La présente circulaire précise les modalités
d’application de la loi du 15 mars 2004. Elle abroge et remplace la circulaire
du 12 décembre 1989 relative à la laïcité, au port de signes religieux par
les élèves et au caractère obligatoire des enseignements, la circulaire du 26
octobre 1993 sur le respect de la laïcité, et la circulaire du 20 septembre
1994 relative au port de signes ostentatoires dans les établissements
scolaires.
I.
- Les principes
La loi du 15 mars 2004 est prise en application du
principe constitutionnel de laïcité qui est un des fondements de l’école
publique. Ce principe, fruit d’une longue histoire, repose sur le respect de
la liberté de conscience et sur l’affirmation de valeurs communes qui fondent
l’unité nationale par-delà les appartenances particulières.
L’école a pour mission de transmettre les valeurs de
la République parmi lesquelles l’égale dignité de tous les êtres humains,
l’égalité entre les hommes et les femmes et la liberté de chacun y compris
dans le choix de son mode de vie. Il appartient à l’école de faire vivre ces
valeurs, de développer et de conforter le libre arbitre de chacun, de garantir
l’égalité entre les élèves et de promouvoir une fraternité ouverte à
tous. En protégeant l’école des revendications communautaires, la loi
conforte son rôle en faveur d’un vouloir-vivre-ensemble. Elle doit le faire
de manière d’autant plus exigeante qu’y sont accueillis principalement des
enfants.
L’Etat est le protecteur de l’exercice individuel
et collectif de la liberté de conscience. La neutralité du service public est
à cet égard un gage d’égalité et de respect de l’identité de chacun.
En préservant les écoles, les collèges et les lycées
publics, qui ont vocation à accueillir tous les enfants, qu’ils soient
croyants ou non croyants et quelles que soient leurs convictions religieuses ou
philosophiques, des pressions qui peuvent résulter des manifestations
ostensibles des appartenances religieuses, la loi garantit la liberté de
conscience de chacun. Elle ne remet pas en cause les textes qui permettent de
concilier, conformément aux articles L. 141-2, L. 141-3 et L. 141-4 du code de
l’éducation, l’obligation scolaire avec le droit des parents de faire
donner, s’ils le souhaitent, une instruction religieuse à leurs enfants.
Parce qu’elle repose sur le respect des personnes et
de leurs convictions, la laïcité ne se conçoit pas sans une lutte déterminée
contre toutes les formes de discrimination.
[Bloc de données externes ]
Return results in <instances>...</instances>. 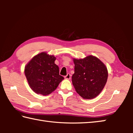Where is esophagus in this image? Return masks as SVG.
I'll return each mask as SVG.
<instances>
[{
	"mask_svg": "<svg viewBox=\"0 0 133 133\" xmlns=\"http://www.w3.org/2000/svg\"><path fill=\"white\" fill-rule=\"evenodd\" d=\"M64 78H66V79H67V80H69L70 78H71V75H70V74H69V73L67 74V75L66 76H64Z\"/></svg>",
	"mask_w": 133,
	"mask_h": 133,
	"instance_id": "1",
	"label": "esophagus"
}]
</instances>
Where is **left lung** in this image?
<instances>
[{
    "label": "left lung",
    "mask_w": 133,
    "mask_h": 133,
    "mask_svg": "<svg viewBox=\"0 0 133 133\" xmlns=\"http://www.w3.org/2000/svg\"><path fill=\"white\" fill-rule=\"evenodd\" d=\"M75 73L72 83L76 91L84 99L96 97L104 89L108 78L107 67L96 56L73 58Z\"/></svg>",
    "instance_id": "left-lung-1"
}]
</instances>
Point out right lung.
Segmentation results:
<instances>
[{
    "label": "right lung",
    "instance_id": "obj_1",
    "mask_svg": "<svg viewBox=\"0 0 133 133\" xmlns=\"http://www.w3.org/2000/svg\"><path fill=\"white\" fill-rule=\"evenodd\" d=\"M56 57L46 52L35 56L24 67L29 86L36 94L47 96L57 89L64 79L59 75V67L55 63Z\"/></svg>",
    "mask_w": 133,
    "mask_h": 133
}]
</instances>
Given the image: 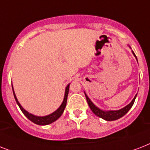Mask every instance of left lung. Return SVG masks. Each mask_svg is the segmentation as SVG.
Here are the masks:
<instances>
[{
    "mask_svg": "<svg viewBox=\"0 0 150 150\" xmlns=\"http://www.w3.org/2000/svg\"><path fill=\"white\" fill-rule=\"evenodd\" d=\"M132 54H134V56L136 57L135 56V53L132 51ZM137 59V57H136ZM85 95H86V98L87 103H88V104H89V107H90V109L93 112V114H95L96 116H98L99 117H101V118L104 119L106 121H115V120H117V119L121 118V117H123L124 115H125L129 110L132 108V105L134 104V102H135V100L136 98V96H137V94L135 95V96L134 97L132 100V102L128 104L126 107H125L124 108L121 110H103L100 109L98 107L95 106L93 104V103L92 102L90 99L88 97V96L86 95V93H85Z\"/></svg>",
    "mask_w": 150,
    "mask_h": 150,
    "instance_id": "1",
    "label": "left lung"
}]
</instances>
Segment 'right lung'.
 <instances>
[{"mask_svg":"<svg viewBox=\"0 0 150 150\" xmlns=\"http://www.w3.org/2000/svg\"><path fill=\"white\" fill-rule=\"evenodd\" d=\"M69 86H70V84H68V86H67V87H66L63 102H62L61 106L59 107L58 109L56 110H55L54 112H53L52 114L44 117L36 116V115H33V114H30V113H29L28 111H26V110H25L22 106H21L19 102L18 101L17 98H16V96H15V92H14L13 86H12V90H13L14 96H15V101H16V103H17V104L18 105V107H19V108L22 111V113L25 114V116L27 118L29 119V120H30L32 122H33V123L36 124V125H47L51 124L53 123L54 121H57V119L61 116V114H63L64 110V108H65L66 107V103H67V99H68V92H69Z\"/></svg>","mask_w":150,"mask_h":150,"instance_id":"right-lung-1","label":"right lung"}]
</instances>
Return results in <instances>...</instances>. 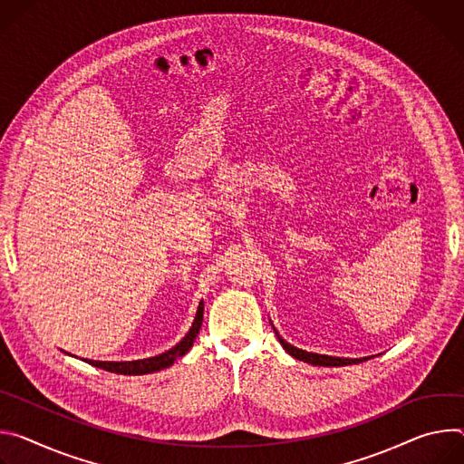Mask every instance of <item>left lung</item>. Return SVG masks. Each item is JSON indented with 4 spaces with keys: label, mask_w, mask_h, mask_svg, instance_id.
I'll return each mask as SVG.
<instances>
[{
    "label": "left lung",
    "mask_w": 464,
    "mask_h": 464,
    "mask_svg": "<svg viewBox=\"0 0 464 464\" xmlns=\"http://www.w3.org/2000/svg\"><path fill=\"white\" fill-rule=\"evenodd\" d=\"M273 324V323H271ZM280 344L284 346V350L293 355L295 359H298V362H304V363H310V365H315V367H344V365H357L362 362H367V359H371V355L367 357H335V355H324V353H314V352H305L302 348H296L293 346L291 343H287L278 332L276 328L273 326Z\"/></svg>",
    "instance_id": "obj_1"
}]
</instances>
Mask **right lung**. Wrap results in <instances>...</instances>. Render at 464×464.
Masks as SVG:
<instances>
[{
	"instance_id": "add662e5",
	"label": "right lung",
	"mask_w": 464,
	"mask_h": 464,
	"mask_svg": "<svg viewBox=\"0 0 464 464\" xmlns=\"http://www.w3.org/2000/svg\"><path fill=\"white\" fill-rule=\"evenodd\" d=\"M202 312H204V302L200 300L198 307H197L195 319H193L191 328L188 330V334L173 348L166 350L164 353L145 357V359H136V362H93V359H82V362H86V363H90L97 369H102V371L116 372V374H129V376H141V374L164 371V369L171 367L179 357H182L193 346V341H195V337L200 330V324H202Z\"/></svg>"
}]
</instances>
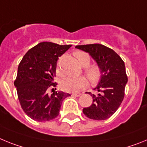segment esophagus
I'll return each instance as SVG.
<instances>
[{"label": "esophagus", "instance_id": "obj_1", "mask_svg": "<svg viewBox=\"0 0 147 147\" xmlns=\"http://www.w3.org/2000/svg\"><path fill=\"white\" fill-rule=\"evenodd\" d=\"M81 95V93H72V95H73V96H75V97H79Z\"/></svg>", "mask_w": 147, "mask_h": 147}]
</instances>
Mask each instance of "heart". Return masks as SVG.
<instances>
[{
  "label": "heart",
  "mask_w": 147,
  "mask_h": 147,
  "mask_svg": "<svg viewBox=\"0 0 147 147\" xmlns=\"http://www.w3.org/2000/svg\"><path fill=\"white\" fill-rule=\"evenodd\" d=\"M79 63L84 67V72L92 83H96L100 78L101 69L96 63L90 64V56L87 52L76 51L74 53ZM58 72H59V69ZM87 80L84 76L77 78H65L61 82V89L66 92H78L87 85Z\"/></svg>",
  "instance_id": "heart-1"
}]
</instances>
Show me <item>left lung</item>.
I'll return each instance as SVG.
<instances>
[{
	"instance_id": "1",
	"label": "left lung",
	"mask_w": 147,
	"mask_h": 147,
	"mask_svg": "<svg viewBox=\"0 0 147 147\" xmlns=\"http://www.w3.org/2000/svg\"><path fill=\"white\" fill-rule=\"evenodd\" d=\"M75 48L88 52L101 69L100 81L94 89L98 94L89 92L92 97V104L84 108L83 112L90 119H108L119 108L124 98L128 81L124 62L114 50L99 43L76 46Z\"/></svg>"
}]
</instances>
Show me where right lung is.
<instances>
[{
  "label": "right lung",
  "mask_w": 147,
  "mask_h": 147,
  "mask_svg": "<svg viewBox=\"0 0 147 147\" xmlns=\"http://www.w3.org/2000/svg\"><path fill=\"white\" fill-rule=\"evenodd\" d=\"M72 45L41 42L26 52L19 63L15 80L18 97L24 112L34 121H48L59 115L62 102L70 94L55 92L54 78L58 58ZM56 90V89H55Z\"/></svg>",
  "instance_id": "add662e5"
}]
</instances>
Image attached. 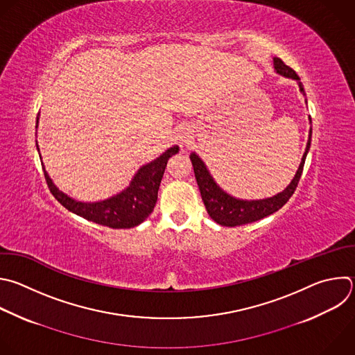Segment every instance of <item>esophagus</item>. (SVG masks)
<instances>
[{"label": "esophagus", "instance_id": "obj_1", "mask_svg": "<svg viewBox=\"0 0 355 355\" xmlns=\"http://www.w3.org/2000/svg\"><path fill=\"white\" fill-rule=\"evenodd\" d=\"M191 138H192V135H191L189 128L184 127V128H181V130L178 131V141H180V144L185 145V144H188V142H189V139H191Z\"/></svg>", "mask_w": 355, "mask_h": 355}]
</instances>
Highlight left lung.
<instances>
[{
  "label": "left lung",
  "instance_id": "obj_1",
  "mask_svg": "<svg viewBox=\"0 0 355 355\" xmlns=\"http://www.w3.org/2000/svg\"><path fill=\"white\" fill-rule=\"evenodd\" d=\"M273 68H275L276 73L295 80L300 87V92L305 96L304 85L301 83L300 76L290 67H287L280 58L275 57ZM305 103H306V98H305ZM309 124H312L311 116H309ZM311 137H312V127L309 128L305 152L302 155L301 163H300L298 170H297L294 178L291 180V182L282 192H279L270 198H265V199L248 200V199L235 198V196L227 193L214 181V178L211 177L210 171L207 170V166L205 164V162L195 152H192L189 155V159L193 166V173H195V178H196V182H198V187L200 191L202 200L206 206V210H207L210 218H213L220 225L235 227V225H243V224H248V223L261 220L269 214H273L280 207H283L287 203V200L291 198V195L294 193V191L298 185V181L301 178L304 163H305L306 155L311 148Z\"/></svg>",
  "mask_w": 355,
  "mask_h": 355
}]
</instances>
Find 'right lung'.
<instances>
[{
  "instance_id": "obj_1",
  "label": "right lung",
  "mask_w": 355,
  "mask_h": 355,
  "mask_svg": "<svg viewBox=\"0 0 355 355\" xmlns=\"http://www.w3.org/2000/svg\"><path fill=\"white\" fill-rule=\"evenodd\" d=\"M39 115L36 128L39 127ZM36 146L42 159L37 141ZM178 150L180 148L177 145L168 148L159 157L144 164L135 173L130 185L125 189L97 202H82L67 195L53 182L43 163L42 166L51 193L65 209L101 225H107L111 228H132L144 223L153 211L157 202V192L167 166V160L173 155L178 153Z\"/></svg>"
}]
</instances>
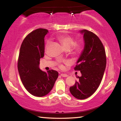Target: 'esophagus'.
Listing matches in <instances>:
<instances>
[{"label":"esophagus","instance_id":"obj_1","mask_svg":"<svg viewBox=\"0 0 121 121\" xmlns=\"http://www.w3.org/2000/svg\"><path fill=\"white\" fill-rule=\"evenodd\" d=\"M60 75H61V76H62V77H67L68 76L66 74H64V73H61Z\"/></svg>","mask_w":121,"mask_h":121}]
</instances>
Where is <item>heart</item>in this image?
<instances>
[{
  "instance_id": "obj_1",
  "label": "heart",
  "mask_w": 121,
  "mask_h": 121,
  "mask_svg": "<svg viewBox=\"0 0 121 121\" xmlns=\"http://www.w3.org/2000/svg\"><path fill=\"white\" fill-rule=\"evenodd\" d=\"M59 42L66 49L71 50L74 53H78L82 49V46L80 43H75L73 37L68 35H61L57 37ZM49 44V42L47 44V47Z\"/></svg>"
}]
</instances>
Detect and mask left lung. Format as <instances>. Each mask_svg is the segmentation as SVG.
<instances>
[{"label":"left lung","mask_w":121,"mask_h":121,"mask_svg":"<svg viewBox=\"0 0 121 121\" xmlns=\"http://www.w3.org/2000/svg\"><path fill=\"white\" fill-rule=\"evenodd\" d=\"M84 48L74 67L80 71L82 76L69 88L75 98L84 99L95 92L99 86L105 71L107 58L103 44L98 37L87 30H82Z\"/></svg>","instance_id":"1"}]
</instances>
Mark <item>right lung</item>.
Masks as SVG:
<instances>
[{"label": "right lung", "instance_id": "obj_1", "mask_svg": "<svg viewBox=\"0 0 121 121\" xmlns=\"http://www.w3.org/2000/svg\"><path fill=\"white\" fill-rule=\"evenodd\" d=\"M48 30L39 28L26 36L22 43L18 60V70L22 82L32 95L43 97L49 93L58 78V72L39 69L40 59L44 56V37Z\"/></svg>", "mask_w": 121, "mask_h": 121}]
</instances>
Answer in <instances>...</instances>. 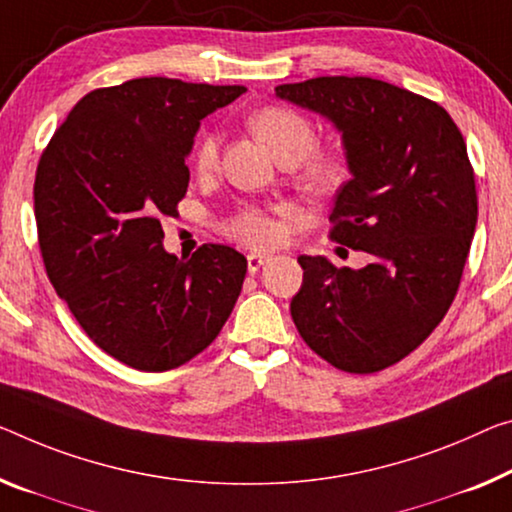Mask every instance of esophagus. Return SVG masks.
Segmentation results:
<instances>
[{
  "label": "esophagus",
  "instance_id": "obj_1",
  "mask_svg": "<svg viewBox=\"0 0 512 512\" xmlns=\"http://www.w3.org/2000/svg\"><path fill=\"white\" fill-rule=\"evenodd\" d=\"M265 261H267V256H263V254H249L247 256V270H249V274H256L258 270H261V267L265 265Z\"/></svg>",
  "mask_w": 512,
  "mask_h": 512
}]
</instances>
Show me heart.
Returning <instances> with one entry per match:
<instances>
[{"instance_id":"obj_1","label":"heart","mask_w":512,"mask_h":512,"mask_svg":"<svg viewBox=\"0 0 512 512\" xmlns=\"http://www.w3.org/2000/svg\"><path fill=\"white\" fill-rule=\"evenodd\" d=\"M249 130L279 157V162L293 167V176L306 192L327 194L345 183L350 174L348 160L334 148H316L318 130L311 119L297 109L283 105H265L251 112ZM219 160V135L203 130L194 141L192 164L201 176L212 174ZM229 238L247 247H270L279 238V226L265 210L242 206L222 222Z\"/></svg>"}]
</instances>
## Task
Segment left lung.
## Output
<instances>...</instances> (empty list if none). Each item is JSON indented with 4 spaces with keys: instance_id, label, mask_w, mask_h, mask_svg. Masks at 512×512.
<instances>
[{
    "instance_id": "left-lung-1",
    "label": "left lung",
    "mask_w": 512,
    "mask_h": 512,
    "mask_svg": "<svg viewBox=\"0 0 512 512\" xmlns=\"http://www.w3.org/2000/svg\"><path fill=\"white\" fill-rule=\"evenodd\" d=\"M277 96L343 132L352 178L329 238L373 261L361 270L300 256L290 316L304 343L345 373H377L426 341L458 295L478 219L465 139L442 105L373 77H313Z\"/></svg>"
}]
</instances>
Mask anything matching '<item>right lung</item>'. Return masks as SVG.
<instances>
[{
	"instance_id": "1",
	"label": "right lung",
	"mask_w": 512,
	"mask_h": 512,
	"mask_svg": "<svg viewBox=\"0 0 512 512\" xmlns=\"http://www.w3.org/2000/svg\"><path fill=\"white\" fill-rule=\"evenodd\" d=\"M245 91L169 77L102 86L77 102L38 160L47 277L86 336L137 371L201 355L238 302L247 258L226 245L171 256L160 219L176 217L185 199L199 121Z\"/></svg>"
}]
</instances>
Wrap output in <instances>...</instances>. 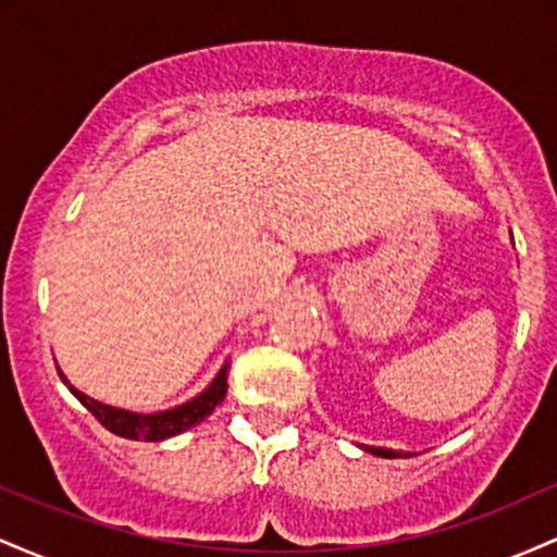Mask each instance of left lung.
Wrapping results in <instances>:
<instances>
[{"label": "left lung", "instance_id": "1", "mask_svg": "<svg viewBox=\"0 0 557 557\" xmlns=\"http://www.w3.org/2000/svg\"><path fill=\"white\" fill-rule=\"evenodd\" d=\"M363 450L372 453V456H380V458H403V456H408V453L389 450V447H372V445H367V447H363Z\"/></svg>", "mask_w": 557, "mask_h": 557}]
</instances>
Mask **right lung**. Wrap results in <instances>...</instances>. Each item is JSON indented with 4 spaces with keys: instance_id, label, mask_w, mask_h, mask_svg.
<instances>
[{
    "instance_id": "add662e5",
    "label": "right lung",
    "mask_w": 557,
    "mask_h": 557,
    "mask_svg": "<svg viewBox=\"0 0 557 557\" xmlns=\"http://www.w3.org/2000/svg\"><path fill=\"white\" fill-rule=\"evenodd\" d=\"M57 372H60V367H57ZM227 372H230V361L222 363V369L216 372L212 385L203 389V393H198L196 398L183 403V406L168 408V411H157V413H133V411H125V408L107 406V403L88 398L86 393L75 389L62 372H60V376H62V382L70 387V393H73L75 398H78L83 406H86L88 411L99 419L101 426H107V430L117 434V437H125V440H146V443H159V440L175 437V434L196 426L198 421L207 419L209 413H212L214 408L225 400Z\"/></svg>"
}]
</instances>
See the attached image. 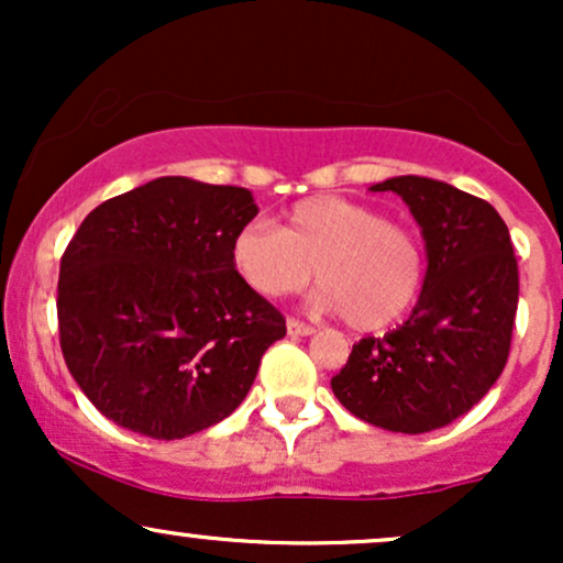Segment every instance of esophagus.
<instances>
[{
	"label": "esophagus",
	"instance_id": "1",
	"mask_svg": "<svg viewBox=\"0 0 563 563\" xmlns=\"http://www.w3.org/2000/svg\"><path fill=\"white\" fill-rule=\"evenodd\" d=\"M286 328H288L290 335H312V333H314L312 325H307V322L294 320V318L286 320Z\"/></svg>",
	"mask_w": 563,
	"mask_h": 563
}]
</instances>
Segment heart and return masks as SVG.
<instances>
[{
	"label": "heart",
	"mask_w": 563,
	"mask_h": 563,
	"mask_svg": "<svg viewBox=\"0 0 563 563\" xmlns=\"http://www.w3.org/2000/svg\"><path fill=\"white\" fill-rule=\"evenodd\" d=\"M232 264L256 294L280 299L318 277V307L354 331H380L410 312L426 256L412 230L373 206L314 196L299 200L280 230L251 222L232 238Z\"/></svg>",
	"instance_id": "b5f03b06"
}]
</instances>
Les agents du service public de l’éducation
nationale doivent faire preuve de la plus grande vigilance et de la plus grande
fermeté à l’égard de toutes les formes de racisme ou de sexisme, de toutes
les formes de violence faite à un individu en raison de son appartenance réelle
ou supposée à un groupe ethnique ou religieux. Tout propos, tout comportement
qui réduit l’autre à une appartenance religieuse ou ethnique, à une
nationalité (actuelle ou d’origine), à une apparence physique, appelle une réponse.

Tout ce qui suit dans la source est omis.